Гуля отталкивало, что Добровольческая Армия была, на его взгляд, не народной. Не станем оспаривать ее состав (а там имелись, однако, даже части, составленные из рабочих, не только из крестьян). Но скажем, что это войско было народным в самом высоком смысле, так как дралось за народные интересы. Победи оно, – сколько несчастий миновало бы Россию, всю, и простой народ в том числе! А что народ не понимал порою своей выгоды, так можно было его жалеть и извинять; однако, не идти же у него на поводу! Конечно, как не согласиться с Гулем, что надо бы было народ переубедить, привлечь на свою сторону… только легко ли сие было достижимо, в тот трагический момент?

Другое, что казалось нестерпимым будущему писателю, это – необходимость стрелять в своих же русских, в рядовых, часто ни в чем не повинных. Обычное терзание людей в гражданскую войну (тем же мучились, годы спустя, многие бойцы РОА). Да которое может вспыхивать и в национальных войнах: солдаты, кого надо убивать, меньше всего ведь ответственны за возникновение международных конфликтов!

Только ведь это, если вдуматься, – ложное искушение. Подлинные виновники, они всегда далеко в тылу; чтобы до них добраться, волей-неволей нужно опрокинуть заслон из обыкновенных людей, который они силой выставляют. В гражданской войне важно одно: служить правому делу и быть в этом твердо убежденным! Тогда чувствуешь, что на деле защищаешь, именно, свой народ и свою страну в целом, включая и тех, против кого, волею судьбы, сражаешься. Их победа им ведь несет худшие беды, – что и сбылось с красноармейцами и матросами революции…

«Наша страна» (Буэнос-Айрес), рубрика «Библиография», 5 ноября 1982, № 1685, с. 2.

Р. Б. Гуль, «Воспоминания журналиста»

Теперь все чаще слышишь, что нужна бы история зарубежной прессы. Ну, в целом, это поистине «труд несовершимый», как выразился по другому поводу Веневитинов[380], сказавший:

Природа – книга не по нас.

Ее листы необозримы

И мелок шрифт для наших глаз.

Что до меня, о периодической печати русского Зарубежья до Второй мировой войны я толковать не берусь (хотя и изучил внимательно все, что мог, в первые годы как попал во Францию). Это скорее дело тех, кто и до того жил на Западе.

Вот после Второй мировой… Но и то, такая тема для меня слишком обширна. Однако, о тех журналах и газетах, где я сотрудничал, и о людях, с ними связанных рассказать, – это, пожалуй, в моих силах. А их было немало. Выйдя в Париже на свободу из лагеря для перемещенных лиц на улице Леру (очень было любопытное заведение, о котором стоило бы поговорить отдельно), я в одно из первых же воскресений отправился в русскую церковь на улице Дарю. И встретил там, вовсе неожиданно, полковника Левитова[381], некогда командира корниловского полка; с ним я был знаком по Берлину, где мы работали в одном и том же учреждении. Он дал мне свой адрес и предложил как-нибудь зайти.

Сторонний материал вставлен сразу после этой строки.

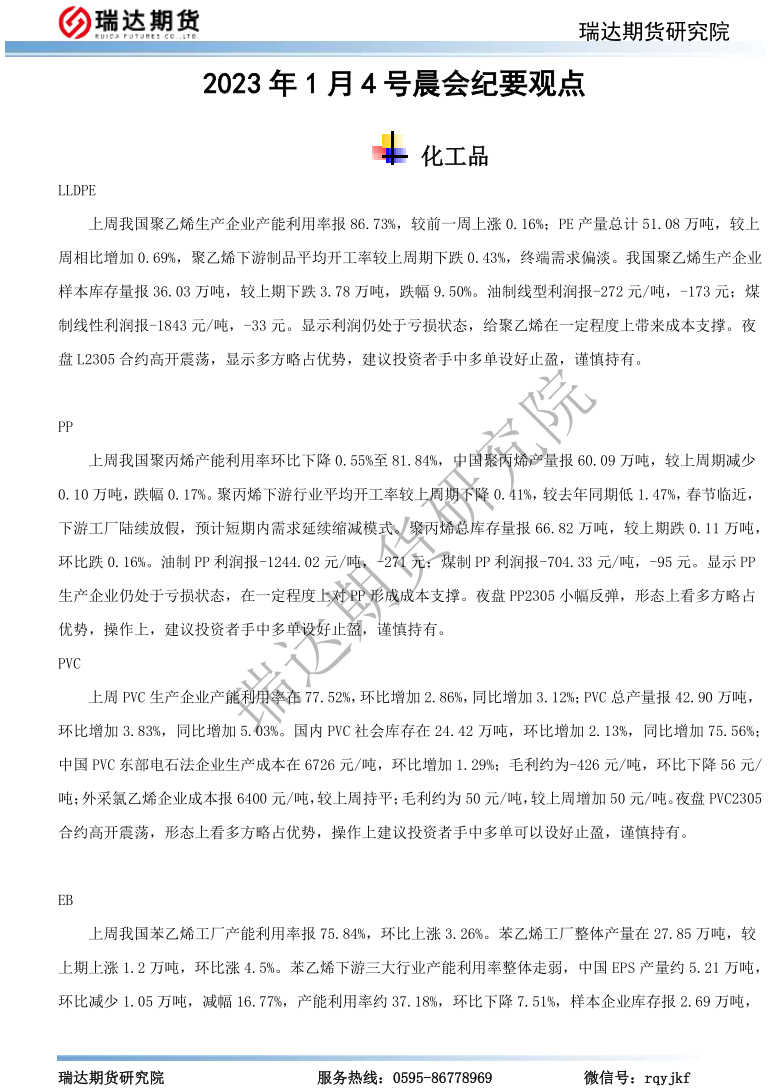 瑞达期货
RUIDA FUTURES CO.,LTD.

瑞达期货研究院

2023 年 1 月 4 号晨会纪要观点

化工品

LLDPE

上周我国聚乙烯生产企业产能利用率报 86.73%，较前一周上涨 0.16%；PE 产量总计 51.08 万吨，较上周相比增加 0.69%，聚乙烯下游制品平均开工率较上周期下跌 0.43%，终端需求偏淡。我国聚乙烯生产企业样本库存量报 36.03 万吨，较上期下跌 3.78 万吨，跌幅 9.50%。油制线型利润报-272 元/吨，-173 元；煤制线性利润报-1843 元/吨，-33 元。显示利润仍处于亏损状态，给聚乙烯在一定程度上带来成本支撑。夜盘 L2305 合约高开震荡，显示多方略占优势，建议投资者手中多单设好止盈，谨慎持有。

PP

上周我国聚丙烯产能利用率环比下降 0.55%至 81.84%，中国聚丙烯产量报 60.09 万吨，较上周期减少 0.10 万吨，跌幅 0.17%。聚丙烯下游行业平均开工率较上周期下降 0.41%，较去年同期低 1.47%，春节临近，下游工厂陆续放假，预计短期内需求延续缩减模式。聚丙烯总库存量报 66.82 万吨，较上期跌 0.11 万吨，环比跌 0.16%。油制 PP 利润报-1244.02 元/吨，-271 元；煤制 PP 利润报-704.33 元/吨，-95 元。显示 PP 生产企业仍处于亏损状态，在一定程度上对 PP 形成成本支撑。夜盘 PP2305 小幅反弹，形态上看多方略占优势，操作上，建议投资者手中多单设好止盈，谨慎持有。

PVC

上周 PVC 生产企业产能利用率在 77.52%，环比增加 2.86%，同比增加 3.12%；PVC 总产量报 42.90 万吨，环比增加 3.83%，同比增加 5.03%。国内 PVC 社会库存在 24.42 万吨，环比增加 2.13%，同比增加 75.56%；中国 PVC 东部电石法企业生产成本在 6726 元/吨，环比增加 1.29%；毛利约为-426 元/吨，环比下降 56 元/吨；外采氯乙烯企业成本报 6400 元/吨，较上周持平；毛利约为 50 元/吨，较上周增加 50 元/吨。夜盘 PVC2305 合约高开震荡，形态上看多方略占优势，操作上建议投资者手中多单可以设好止盈，谨慎持有。

EB

上周我国苯乙烯工厂产能利用率报 75.84%，环比上涨 3.26%。苯乙烯工厂整体产量在 27.85 万吨，较上期上涨 1.2 万吨，环比涨 4.5%。苯乙烯下游三大行业产能利用率整体走弱，中国 EPS 产量约 5.21 万吨，环比减少 1.05 万吨，减幅 16.77%，产能利用率约 37.18%，环比下降 7.51%，样本企业库存报 2.69 万吨，

瑞达期货研究院

瑞达期货研究院　服务热线：0595-86778969　微信号：rqyjkf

Тогда у русских эмигрантов оно так водилось; это гораздо позже установилось правило, что без предварительного условия о дне и часе в гости ходить неловко.

Придя примерно через неделю вечером, я застал у него пирушку, где собрались старые товарищи по Белому движению, мужчины и дамы.

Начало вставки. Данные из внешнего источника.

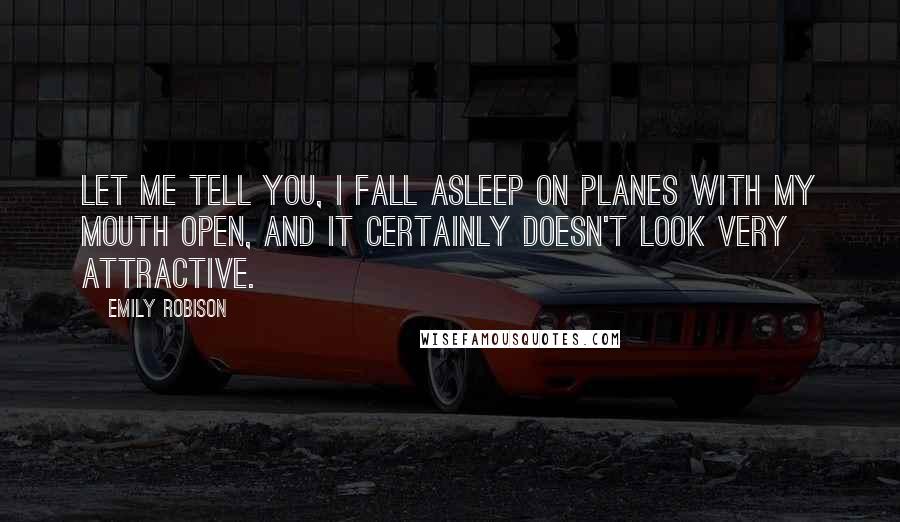 LET ME TELL YOU, I FALL ASLEEP ON PLANES WITH MY MOUTH OPEN, AND IT CERTAINLY DOESN'T LOOK VERY ATTRACTIVE.

EMILY ROBISON

WISEFAMOUSQUOTES.COM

Принимать участие в их беседе, сводившейся главным образом к воспоминаниям о прошлом, мне было трудно; так что я больше молчал. Среди них, однако, находился писатель Р. Б. Гуль, которого я заинтересовал (мы, новые эмигранты, были тогда для старых экзотикой) и который передал мне несколько дней спустя, через Левитова, посетившего меня в общежитии на улице Шато де Рантье, где я в то время обитал, приглашение к себе в гости.

Гуль, как читатель увидит, сыграл важную роль в моей жизни: через него я познакомился с Мельгуновым и потом с Ефимовским, в печатных органах которых и начал свою зарубежную журналистическую карьеру. Гулю было лет 50 (мне тогда казалось, что это очень много). Плотный, среднего роста, гладко выбритый и совершенно лысый, он мне запомнился всегда в движении: не сидящим за столом, а ходящим по комнате или на улице при встречах. Занимал он квартирку в одну комнату с кухней в большом здании на улице Лекурб, на третьем или четвертом этаже.